La contrainte d'approvisionnement de DELL met en lumière un problème en amont que la direction a mentionné lors de la conférence téléphonique sans pouvoir le résoudre. La mémoire à large bande passante, ou HBM, est devenue le point de blocage dans la construction de l'infrastructure d'intelligence artificielle. Les accélérateurs Blackwell de NVDA (Nvidia) dépendent de modules DRAM empilés que seules trois entreprises produisent à grande échelle, avec des carnets de commandes s'étendant déjà au-delà de 2027. L'impact sur le capital est direct : la capacité de DELL à concrétiser ses prévisions dépend entièrement des décisions d'allocation de cet oligopole, des données non divulguées dans ses rapports. Les flux d'ETF vers la chaîne logistique de l'IA se concentrent désormais sur ce maillon clé, privilégiant les puces mémoires non substituables aux assembleurs de serveurs. Ce repositionnement traduit une lecture du marché qui voit dans le goulot d'étranglement de la HBM une contrainte durable plutôt qu'un décalage temporaire. La tension se situe entre ces deux visions du marché : l'une axée sur la visibilité de la demande chez DELL, l'autre sur la rareté de l'offre de mémoire. Si l'allocation institutionnelle s'oriente déjà vers les producteurs de HBM au détriment des assembleurs, la récente hausse de DELL pourrait avoir déjà transféré la marge de progression en amont. La validation de cette hypothèse ne viendra pas des résultats de DELL, mais des choix d'allocation futurs : reste à voir si les trois fabricants de HBM augmenteront leurs capacités lors des deux prochains trimestres ou s'ils maintiendront le plafond actuel des commandes. Cette décision stratégique échappe au contrôle de DELL et dépend uniquement des cycles de production de ces tiers.

Le facteur énergétique

Le jour même où les difficultés d'approvisionnement de DELL s'invitaient dans les débats, les cours du pétrole ont légèrement fléchi. Ce recul s'explique par l'annonce d'un projet d'extension de cessez-le-feu de 60 jours entre les États-Unis et l'Iran, un accord conclu mais toujours suspendu à l'approbation finale de Donald Trump. Le détroit d'Ormuz, par lequel transite environ 20 % du commerce mondial de pétrole, intégrait une prime de risque géopolitique persistante depuis l'intensification des tensions. Une prolongation de 60 jours écarte temporairement le risque de rupture physique de l'approvisionnement énergétique. Le marché a interprété cela comme la disparition d'un facteur de risque plutôt que comme un signal de relance économique. Les obligations du Trésor américain ont progressé parallèlement aux actions, ce qui caractérise une compression de la prime de risque globale et non une réévaluation à la hausse de la croissance. Le lien avec le secteur des infrastructures d'IA est indirect mais bien réel : le coût de l'énergie constitue le principal poste de dépenses opérationnelles pour les centres de données hyperscale.
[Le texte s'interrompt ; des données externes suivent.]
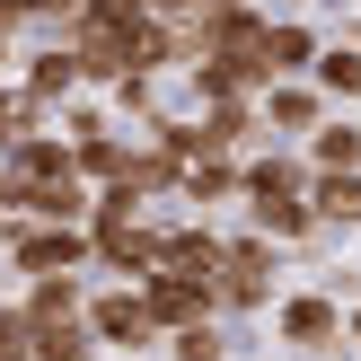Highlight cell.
<instances>
[{
    "label": "cell",
    "mask_w": 361,
    "mask_h": 361,
    "mask_svg": "<svg viewBox=\"0 0 361 361\" xmlns=\"http://www.w3.org/2000/svg\"><path fill=\"white\" fill-rule=\"evenodd\" d=\"M9 264L27 282H53V274H80V264H97V238L88 229H9Z\"/></svg>",
    "instance_id": "3"
},
{
    "label": "cell",
    "mask_w": 361,
    "mask_h": 361,
    "mask_svg": "<svg viewBox=\"0 0 361 361\" xmlns=\"http://www.w3.org/2000/svg\"><path fill=\"white\" fill-rule=\"evenodd\" d=\"M291 9H300V0H291Z\"/></svg>",
    "instance_id": "21"
},
{
    "label": "cell",
    "mask_w": 361,
    "mask_h": 361,
    "mask_svg": "<svg viewBox=\"0 0 361 361\" xmlns=\"http://www.w3.org/2000/svg\"><path fill=\"white\" fill-rule=\"evenodd\" d=\"M80 80H88L80 53H71V44H44V53H27V80H18V88H27L35 106H53V97H71Z\"/></svg>",
    "instance_id": "12"
},
{
    "label": "cell",
    "mask_w": 361,
    "mask_h": 361,
    "mask_svg": "<svg viewBox=\"0 0 361 361\" xmlns=\"http://www.w3.org/2000/svg\"><path fill=\"white\" fill-rule=\"evenodd\" d=\"M274 335L291 353H335L353 335V309L335 291H291V300H274Z\"/></svg>",
    "instance_id": "1"
},
{
    "label": "cell",
    "mask_w": 361,
    "mask_h": 361,
    "mask_svg": "<svg viewBox=\"0 0 361 361\" xmlns=\"http://www.w3.org/2000/svg\"><path fill=\"white\" fill-rule=\"evenodd\" d=\"M115 106H123V115H150V123H159V88H150V80H123V88H115Z\"/></svg>",
    "instance_id": "18"
},
{
    "label": "cell",
    "mask_w": 361,
    "mask_h": 361,
    "mask_svg": "<svg viewBox=\"0 0 361 361\" xmlns=\"http://www.w3.org/2000/svg\"><path fill=\"white\" fill-rule=\"evenodd\" d=\"M264 123H274V133H317V123H326V88L317 80H282V88H264Z\"/></svg>",
    "instance_id": "8"
},
{
    "label": "cell",
    "mask_w": 361,
    "mask_h": 361,
    "mask_svg": "<svg viewBox=\"0 0 361 361\" xmlns=\"http://www.w3.org/2000/svg\"><path fill=\"white\" fill-rule=\"evenodd\" d=\"M309 80L326 88L335 106H344V97L361 106V44H326V53H317V71H309Z\"/></svg>",
    "instance_id": "14"
},
{
    "label": "cell",
    "mask_w": 361,
    "mask_h": 361,
    "mask_svg": "<svg viewBox=\"0 0 361 361\" xmlns=\"http://www.w3.org/2000/svg\"><path fill=\"white\" fill-rule=\"evenodd\" d=\"M256 123H264L256 97H247V106H203V123H194V133H203V159H238Z\"/></svg>",
    "instance_id": "11"
},
{
    "label": "cell",
    "mask_w": 361,
    "mask_h": 361,
    "mask_svg": "<svg viewBox=\"0 0 361 361\" xmlns=\"http://www.w3.org/2000/svg\"><path fill=\"white\" fill-rule=\"evenodd\" d=\"M27 133H44V106H35L27 88H0V159H9Z\"/></svg>",
    "instance_id": "16"
},
{
    "label": "cell",
    "mask_w": 361,
    "mask_h": 361,
    "mask_svg": "<svg viewBox=\"0 0 361 361\" xmlns=\"http://www.w3.org/2000/svg\"><path fill=\"white\" fill-rule=\"evenodd\" d=\"M221 256H229V238L212 221H168V274H185V282H221Z\"/></svg>",
    "instance_id": "6"
},
{
    "label": "cell",
    "mask_w": 361,
    "mask_h": 361,
    "mask_svg": "<svg viewBox=\"0 0 361 361\" xmlns=\"http://www.w3.org/2000/svg\"><path fill=\"white\" fill-rule=\"evenodd\" d=\"M18 309H27L35 326H80V317H88V291H80V274H53V282H27Z\"/></svg>",
    "instance_id": "10"
},
{
    "label": "cell",
    "mask_w": 361,
    "mask_h": 361,
    "mask_svg": "<svg viewBox=\"0 0 361 361\" xmlns=\"http://www.w3.org/2000/svg\"><path fill=\"white\" fill-rule=\"evenodd\" d=\"M185 203H247V159H194L185 168Z\"/></svg>",
    "instance_id": "13"
},
{
    "label": "cell",
    "mask_w": 361,
    "mask_h": 361,
    "mask_svg": "<svg viewBox=\"0 0 361 361\" xmlns=\"http://www.w3.org/2000/svg\"><path fill=\"white\" fill-rule=\"evenodd\" d=\"M317 27H300V18H274V35H264V88H282V80H309L317 71Z\"/></svg>",
    "instance_id": "7"
},
{
    "label": "cell",
    "mask_w": 361,
    "mask_h": 361,
    "mask_svg": "<svg viewBox=\"0 0 361 361\" xmlns=\"http://www.w3.org/2000/svg\"><path fill=\"white\" fill-rule=\"evenodd\" d=\"M344 344H353V353H361V309H353V335H344Z\"/></svg>",
    "instance_id": "19"
},
{
    "label": "cell",
    "mask_w": 361,
    "mask_h": 361,
    "mask_svg": "<svg viewBox=\"0 0 361 361\" xmlns=\"http://www.w3.org/2000/svg\"><path fill=\"white\" fill-rule=\"evenodd\" d=\"M176 361H229L221 326H194V335H176Z\"/></svg>",
    "instance_id": "17"
},
{
    "label": "cell",
    "mask_w": 361,
    "mask_h": 361,
    "mask_svg": "<svg viewBox=\"0 0 361 361\" xmlns=\"http://www.w3.org/2000/svg\"><path fill=\"white\" fill-rule=\"evenodd\" d=\"M317 221H335V229H361V176H317Z\"/></svg>",
    "instance_id": "15"
},
{
    "label": "cell",
    "mask_w": 361,
    "mask_h": 361,
    "mask_svg": "<svg viewBox=\"0 0 361 361\" xmlns=\"http://www.w3.org/2000/svg\"><path fill=\"white\" fill-rule=\"evenodd\" d=\"M344 44H361V18H353V27H344Z\"/></svg>",
    "instance_id": "20"
},
{
    "label": "cell",
    "mask_w": 361,
    "mask_h": 361,
    "mask_svg": "<svg viewBox=\"0 0 361 361\" xmlns=\"http://www.w3.org/2000/svg\"><path fill=\"white\" fill-rule=\"evenodd\" d=\"M274 274H282V247L264 238V229L229 238V256H221V309H264V300H274Z\"/></svg>",
    "instance_id": "4"
},
{
    "label": "cell",
    "mask_w": 361,
    "mask_h": 361,
    "mask_svg": "<svg viewBox=\"0 0 361 361\" xmlns=\"http://www.w3.org/2000/svg\"><path fill=\"white\" fill-rule=\"evenodd\" d=\"M141 300H150V317L168 335H194V326H212V309H221V282H185V274H150L141 282Z\"/></svg>",
    "instance_id": "5"
},
{
    "label": "cell",
    "mask_w": 361,
    "mask_h": 361,
    "mask_svg": "<svg viewBox=\"0 0 361 361\" xmlns=\"http://www.w3.org/2000/svg\"><path fill=\"white\" fill-rule=\"evenodd\" d=\"M88 335H97L106 353H141V344H159V317H150V300H141V282H115V291H88Z\"/></svg>",
    "instance_id": "2"
},
{
    "label": "cell",
    "mask_w": 361,
    "mask_h": 361,
    "mask_svg": "<svg viewBox=\"0 0 361 361\" xmlns=\"http://www.w3.org/2000/svg\"><path fill=\"white\" fill-rule=\"evenodd\" d=\"M300 159H309L317 176H361V123H353V115H335V123H317V133L300 141Z\"/></svg>",
    "instance_id": "9"
}]
</instances>
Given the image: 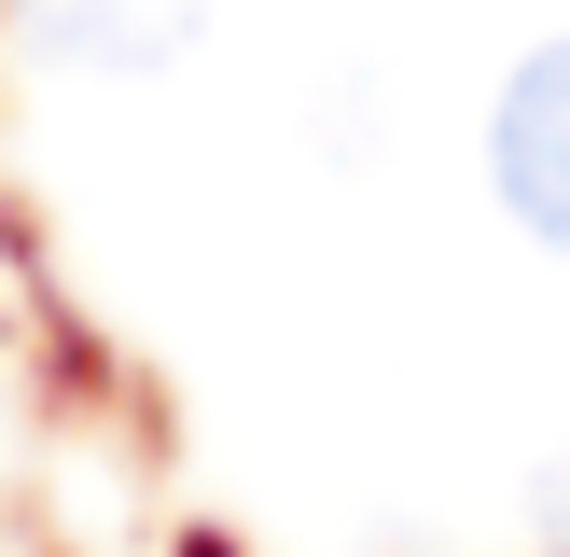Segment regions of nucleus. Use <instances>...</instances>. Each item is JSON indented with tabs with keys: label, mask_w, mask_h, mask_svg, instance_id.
Wrapping results in <instances>:
<instances>
[{
	"label": "nucleus",
	"mask_w": 570,
	"mask_h": 557,
	"mask_svg": "<svg viewBox=\"0 0 570 557\" xmlns=\"http://www.w3.org/2000/svg\"><path fill=\"white\" fill-rule=\"evenodd\" d=\"M488 195L529 223L543 251H570V28L529 42L501 70V111H488Z\"/></svg>",
	"instance_id": "obj_1"
},
{
	"label": "nucleus",
	"mask_w": 570,
	"mask_h": 557,
	"mask_svg": "<svg viewBox=\"0 0 570 557\" xmlns=\"http://www.w3.org/2000/svg\"><path fill=\"white\" fill-rule=\"evenodd\" d=\"M14 42L42 70H83V84H139L167 56L209 42V0H14Z\"/></svg>",
	"instance_id": "obj_2"
},
{
	"label": "nucleus",
	"mask_w": 570,
	"mask_h": 557,
	"mask_svg": "<svg viewBox=\"0 0 570 557\" xmlns=\"http://www.w3.org/2000/svg\"><path fill=\"white\" fill-rule=\"evenodd\" d=\"M543 516H557V529H570V473H557V488H543Z\"/></svg>",
	"instance_id": "obj_3"
}]
</instances>
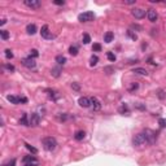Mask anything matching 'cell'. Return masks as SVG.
Returning <instances> with one entry per match:
<instances>
[{"mask_svg":"<svg viewBox=\"0 0 166 166\" xmlns=\"http://www.w3.org/2000/svg\"><path fill=\"white\" fill-rule=\"evenodd\" d=\"M42 144H43V148L46 150H49V152H52V150H55L56 149V147H57V141H56V139L55 138H52V136H47V138H44L43 140H42Z\"/></svg>","mask_w":166,"mask_h":166,"instance_id":"obj_1","label":"cell"},{"mask_svg":"<svg viewBox=\"0 0 166 166\" xmlns=\"http://www.w3.org/2000/svg\"><path fill=\"white\" fill-rule=\"evenodd\" d=\"M132 144H134V147H136V148H143L148 144V140L146 139L143 132H140V134H138L134 136V139H132Z\"/></svg>","mask_w":166,"mask_h":166,"instance_id":"obj_2","label":"cell"},{"mask_svg":"<svg viewBox=\"0 0 166 166\" xmlns=\"http://www.w3.org/2000/svg\"><path fill=\"white\" fill-rule=\"evenodd\" d=\"M93 18H95L93 12H84V13H81L79 16H78V20H79L81 22H90V21H92Z\"/></svg>","mask_w":166,"mask_h":166,"instance_id":"obj_3","label":"cell"},{"mask_svg":"<svg viewBox=\"0 0 166 166\" xmlns=\"http://www.w3.org/2000/svg\"><path fill=\"white\" fill-rule=\"evenodd\" d=\"M7 99H8V101L11 102V104H14V105H17V104H21V102H28V99L26 97H20V96H13V95H8L7 96Z\"/></svg>","mask_w":166,"mask_h":166,"instance_id":"obj_4","label":"cell"},{"mask_svg":"<svg viewBox=\"0 0 166 166\" xmlns=\"http://www.w3.org/2000/svg\"><path fill=\"white\" fill-rule=\"evenodd\" d=\"M143 134H144V136H146V139L148 140V144H153L156 141L157 135H156L155 131H152V130H146Z\"/></svg>","mask_w":166,"mask_h":166,"instance_id":"obj_5","label":"cell"},{"mask_svg":"<svg viewBox=\"0 0 166 166\" xmlns=\"http://www.w3.org/2000/svg\"><path fill=\"white\" fill-rule=\"evenodd\" d=\"M22 65L25 66V68H28V69H34L35 66H37V62H35V60L32 59V57H25V59H22Z\"/></svg>","mask_w":166,"mask_h":166,"instance_id":"obj_6","label":"cell"},{"mask_svg":"<svg viewBox=\"0 0 166 166\" xmlns=\"http://www.w3.org/2000/svg\"><path fill=\"white\" fill-rule=\"evenodd\" d=\"M23 4H25L26 7L31 8V9H38V8L42 7V3L39 1V0H25Z\"/></svg>","mask_w":166,"mask_h":166,"instance_id":"obj_7","label":"cell"},{"mask_svg":"<svg viewBox=\"0 0 166 166\" xmlns=\"http://www.w3.org/2000/svg\"><path fill=\"white\" fill-rule=\"evenodd\" d=\"M22 162L25 165H30V166H38V160L35 158L34 156H25L23 157V160H22Z\"/></svg>","mask_w":166,"mask_h":166,"instance_id":"obj_8","label":"cell"},{"mask_svg":"<svg viewBox=\"0 0 166 166\" xmlns=\"http://www.w3.org/2000/svg\"><path fill=\"white\" fill-rule=\"evenodd\" d=\"M132 16L135 17V18H138V20H141V18H144V17H146V11L143 9V8H134V9H132Z\"/></svg>","mask_w":166,"mask_h":166,"instance_id":"obj_9","label":"cell"},{"mask_svg":"<svg viewBox=\"0 0 166 166\" xmlns=\"http://www.w3.org/2000/svg\"><path fill=\"white\" fill-rule=\"evenodd\" d=\"M40 35H42V37H43L44 39H52V38H53L52 32L49 31V28H48L47 25L42 26V29H40Z\"/></svg>","mask_w":166,"mask_h":166,"instance_id":"obj_10","label":"cell"},{"mask_svg":"<svg viewBox=\"0 0 166 166\" xmlns=\"http://www.w3.org/2000/svg\"><path fill=\"white\" fill-rule=\"evenodd\" d=\"M147 17H148V20H149L150 22H156L157 18H158V14H157L156 9H148Z\"/></svg>","mask_w":166,"mask_h":166,"instance_id":"obj_11","label":"cell"},{"mask_svg":"<svg viewBox=\"0 0 166 166\" xmlns=\"http://www.w3.org/2000/svg\"><path fill=\"white\" fill-rule=\"evenodd\" d=\"M29 119H30V126H38L40 123V116L37 113H32Z\"/></svg>","mask_w":166,"mask_h":166,"instance_id":"obj_12","label":"cell"},{"mask_svg":"<svg viewBox=\"0 0 166 166\" xmlns=\"http://www.w3.org/2000/svg\"><path fill=\"white\" fill-rule=\"evenodd\" d=\"M90 100H91V108H92L93 112H97V110L101 109V102L99 101L96 97H91Z\"/></svg>","mask_w":166,"mask_h":166,"instance_id":"obj_13","label":"cell"},{"mask_svg":"<svg viewBox=\"0 0 166 166\" xmlns=\"http://www.w3.org/2000/svg\"><path fill=\"white\" fill-rule=\"evenodd\" d=\"M78 104H79L82 108H90L91 107V100H90L88 97H79Z\"/></svg>","mask_w":166,"mask_h":166,"instance_id":"obj_14","label":"cell"},{"mask_svg":"<svg viewBox=\"0 0 166 166\" xmlns=\"http://www.w3.org/2000/svg\"><path fill=\"white\" fill-rule=\"evenodd\" d=\"M26 31H28V34H29V35H34L35 32L38 31L37 25H35V23H29V25L26 26Z\"/></svg>","mask_w":166,"mask_h":166,"instance_id":"obj_15","label":"cell"},{"mask_svg":"<svg viewBox=\"0 0 166 166\" xmlns=\"http://www.w3.org/2000/svg\"><path fill=\"white\" fill-rule=\"evenodd\" d=\"M113 39H114V34L112 31H108V32H105L104 34V42L105 43H112Z\"/></svg>","mask_w":166,"mask_h":166,"instance_id":"obj_16","label":"cell"},{"mask_svg":"<svg viewBox=\"0 0 166 166\" xmlns=\"http://www.w3.org/2000/svg\"><path fill=\"white\" fill-rule=\"evenodd\" d=\"M20 125L30 126V119L28 118V114H26V113H22V117H21V119H20Z\"/></svg>","mask_w":166,"mask_h":166,"instance_id":"obj_17","label":"cell"},{"mask_svg":"<svg viewBox=\"0 0 166 166\" xmlns=\"http://www.w3.org/2000/svg\"><path fill=\"white\" fill-rule=\"evenodd\" d=\"M74 138H75V140H78V141L83 140V139L86 138V132H84L83 130H79V131H77L74 134Z\"/></svg>","mask_w":166,"mask_h":166,"instance_id":"obj_18","label":"cell"},{"mask_svg":"<svg viewBox=\"0 0 166 166\" xmlns=\"http://www.w3.org/2000/svg\"><path fill=\"white\" fill-rule=\"evenodd\" d=\"M56 62H57L59 65H64L65 62H66V57H65V56H62V55L56 56Z\"/></svg>","mask_w":166,"mask_h":166,"instance_id":"obj_19","label":"cell"},{"mask_svg":"<svg viewBox=\"0 0 166 166\" xmlns=\"http://www.w3.org/2000/svg\"><path fill=\"white\" fill-rule=\"evenodd\" d=\"M134 73L139 74V75H147L148 71L146 70V69H143V68H136V69H134Z\"/></svg>","mask_w":166,"mask_h":166,"instance_id":"obj_20","label":"cell"},{"mask_svg":"<svg viewBox=\"0 0 166 166\" xmlns=\"http://www.w3.org/2000/svg\"><path fill=\"white\" fill-rule=\"evenodd\" d=\"M97 62H99V57L96 56V55H92L91 59H90V65H91V66H96V65H97Z\"/></svg>","mask_w":166,"mask_h":166,"instance_id":"obj_21","label":"cell"},{"mask_svg":"<svg viewBox=\"0 0 166 166\" xmlns=\"http://www.w3.org/2000/svg\"><path fill=\"white\" fill-rule=\"evenodd\" d=\"M69 53H70L71 56H77L78 55V47L77 46H71L69 48Z\"/></svg>","mask_w":166,"mask_h":166,"instance_id":"obj_22","label":"cell"},{"mask_svg":"<svg viewBox=\"0 0 166 166\" xmlns=\"http://www.w3.org/2000/svg\"><path fill=\"white\" fill-rule=\"evenodd\" d=\"M0 35H1L3 40H8V39H9V32H8L7 30H1V31H0Z\"/></svg>","mask_w":166,"mask_h":166,"instance_id":"obj_23","label":"cell"},{"mask_svg":"<svg viewBox=\"0 0 166 166\" xmlns=\"http://www.w3.org/2000/svg\"><path fill=\"white\" fill-rule=\"evenodd\" d=\"M127 35H129V37L131 38L134 42H135V40H138V35L135 34V32L132 31V30H129V31H127Z\"/></svg>","mask_w":166,"mask_h":166,"instance_id":"obj_24","label":"cell"},{"mask_svg":"<svg viewBox=\"0 0 166 166\" xmlns=\"http://www.w3.org/2000/svg\"><path fill=\"white\" fill-rule=\"evenodd\" d=\"M83 44H88L90 42H91V37H90L88 34H83Z\"/></svg>","mask_w":166,"mask_h":166,"instance_id":"obj_25","label":"cell"},{"mask_svg":"<svg viewBox=\"0 0 166 166\" xmlns=\"http://www.w3.org/2000/svg\"><path fill=\"white\" fill-rule=\"evenodd\" d=\"M1 166H16V160H9V161H7V162H4Z\"/></svg>","mask_w":166,"mask_h":166,"instance_id":"obj_26","label":"cell"},{"mask_svg":"<svg viewBox=\"0 0 166 166\" xmlns=\"http://www.w3.org/2000/svg\"><path fill=\"white\" fill-rule=\"evenodd\" d=\"M47 92H49V97L53 99V100H56L57 99V95H56V91H53V90H47Z\"/></svg>","mask_w":166,"mask_h":166,"instance_id":"obj_27","label":"cell"},{"mask_svg":"<svg viewBox=\"0 0 166 166\" xmlns=\"http://www.w3.org/2000/svg\"><path fill=\"white\" fill-rule=\"evenodd\" d=\"M119 113H122V114H125V113H129V108H127V105H126V104H123L122 107L119 108Z\"/></svg>","mask_w":166,"mask_h":166,"instance_id":"obj_28","label":"cell"},{"mask_svg":"<svg viewBox=\"0 0 166 166\" xmlns=\"http://www.w3.org/2000/svg\"><path fill=\"white\" fill-rule=\"evenodd\" d=\"M107 57H108V60H109V61H116V55H114L113 52H108V55H107Z\"/></svg>","mask_w":166,"mask_h":166,"instance_id":"obj_29","label":"cell"},{"mask_svg":"<svg viewBox=\"0 0 166 166\" xmlns=\"http://www.w3.org/2000/svg\"><path fill=\"white\" fill-rule=\"evenodd\" d=\"M92 49L95 51V52H100L101 51V44H99V43H95L92 46Z\"/></svg>","mask_w":166,"mask_h":166,"instance_id":"obj_30","label":"cell"},{"mask_svg":"<svg viewBox=\"0 0 166 166\" xmlns=\"http://www.w3.org/2000/svg\"><path fill=\"white\" fill-rule=\"evenodd\" d=\"M5 57H7L8 60L13 59V52H12L11 49H5Z\"/></svg>","mask_w":166,"mask_h":166,"instance_id":"obj_31","label":"cell"},{"mask_svg":"<svg viewBox=\"0 0 166 166\" xmlns=\"http://www.w3.org/2000/svg\"><path fill=\"white\" fill-rule=\"evenodd\" d=\"M138 88H139V84H138V83H132L131 87L129 88V91H130V92H134V91H136Z\"/></svg>","mask_w":166,"mask_h":166,"instance_id":"obj_32","label":"cell"},{"mask_svg":"<svg viewBox=\"0 0 166 166\" xmlns=\"http://www.w3.org/2000/svg\"><path fill=\"white\" fill-rule=\"evenodd\" d=\"M51 74L53 75V77H60V69H52V70H51Z\"/></svg>","mask_w":166,"mask_h":166,"instance_id":"obj_33","label":"cell"},{"mask_svg":"<svg viewBox=\"0 0 166 166\" xmlns=\"http://www.w3.org/2000/svg\"><path fill=\"white\" fill-rule=\"evenodd\" d=\"M38 56H39L38 49H31V51H30V57H32V59H34V57H38Z\"/></svg>","mask_w":166,"mask_h":166,"instance_id":"obj_34","label":"cell"},{"mask_svg":"<svg viewBox=\"0 0 166 166\" xmlns=\"http://www.w3.org/2000/svg\"><path fill=\"white\" fill-rule=\"evenodd\" d=\"M25 146H26V148H28V149H29V150H31V152H32V153H34V155H37V153H38V150H37V149H35V148H34V147H31V146H30V144H25Z\"/></svg>","mask_w":166,"mask_h":166,"instance_id":"obj_35","label":"cell"},{"mask_svg":"<svg viewBox=\"0 0 166 166\" xmlns=\"http://www.w3.org/2000/svg\"><path fill=\"white\" fill-rule=\"evenodd\" d=\"M4 68L7 69V70H9V71H14V66L13 65H9V64H5L4 65Z\"/></svg>","mask_w":166,"mask_h":166,"instance_id":"obj_36","label":"cell"},{"mask_svg":"<svg viewBox=\"0 0 166 166\" xmlns=\"http://www.w3.org/2000/svg\"><path fill=\"white\" fill-rule=\"evenodd\" d=\"M158 123H160V126H161V127H166V119L165 118H161L158 121Z\"/></svg>","mask_w":166,"mask_h":166,"instance_id":"obj_37","label":"cell"},{"mask_svg":"<svg viewBox=\"0 0 166 166\" xmlns=\"http://www.w3.org/2000/svg\"><path fill=\"white\" fill-rule=\"evenodd\" d=\"M53 3H55L56 5H64V4H65V1H64V0H55V1H53Z\"/></svg>","mask_w":166,"mask_h":166,"instance_id":"obj_38","label":"cell"},{"mask_svg":"<svg viewBox=\"0 0 166 166\" xmlns=\"http://www.w3.org/2000/svg\"><path fill=\"white\" fill-rule=\"evenodd\" d=\"M158 97L160 99H165V92L164 91H158Z\"/></svg>","mask_w":166,"mask_h":166,"instance_id":"obj_39","label":"cell"},{"mask_svg":"<svg viewBox=\"0 0 166 166\" xmlns=\"http://www.w3.org/2000/svg\"><path fill=\"white\" fill-rule=\"evenodd\" d=\"M125 4H135V0H125Z\"/></svg>","mask_w":166,"mask_h":166,"instance_id":"obj_40","label":"cell"},{"mask_svg":"<svg viewBox=\"0 0 166 166\" xmlns=\"http://www.w3.org/2000/svg\"><path fill=\"white\" fill-rule=\"evenodd\" d=\"M71 87H73L74 90H77V91H78V90H79V86H78L77 83H73V84H71Z\"/></svg>","mask_w":166,"mask_h":166,"instance_id":"obj_41","label":"cell"},{"mask_svg":"<svg viewBox=\"0 0 166 166\" xmlns=\"http://www.w3.org/2000/svg\"><path fill=\"white\" fill-rule=\"evenodd\" d=\"M5 22H7V20H1V22L0 23H1V25H5Z\"/></svg>","mask_w":166,"mask_h":166,"instance_id":"obj_42","label":"cell"}]
</instances>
Un pétrole stable et orienté à la baisse élimine une variable majeure du modèle de coût des dépenses d'investissement (capex). Ce modèle est précisément celui qu'utilisent les exploitants de centres de données pour évaluer la rentabilité du déploiement des serveurs d'intelligence artificielle. Les flux institutionnels étrangers vers les actions américaines ont ainsi combiné deux facteurs distincts : la réévaluation des multiples des fabricants de matériel informatique et la réduction des risques énergétiques sur les coûts de fonctionnement. Ces deux éléments ont convergé pour soutenir la hausse générale des marchés. La question reste désormais de savoir si cette trêve de 60 jours débouchera sur un accord durable ou si elle expirera pour laisser place à de nouvelles perturbations. Cette alternative influencera l'économie globale du déploiement de l'IA bien plus que le cours de bourse à court terme de DELL, dont les prévisions sont déjà établies. Ce sont les décisions d'investissement des hyperscalers, moteurs de la demande de serveurs DELL, qui en subiront l'impact à long terme.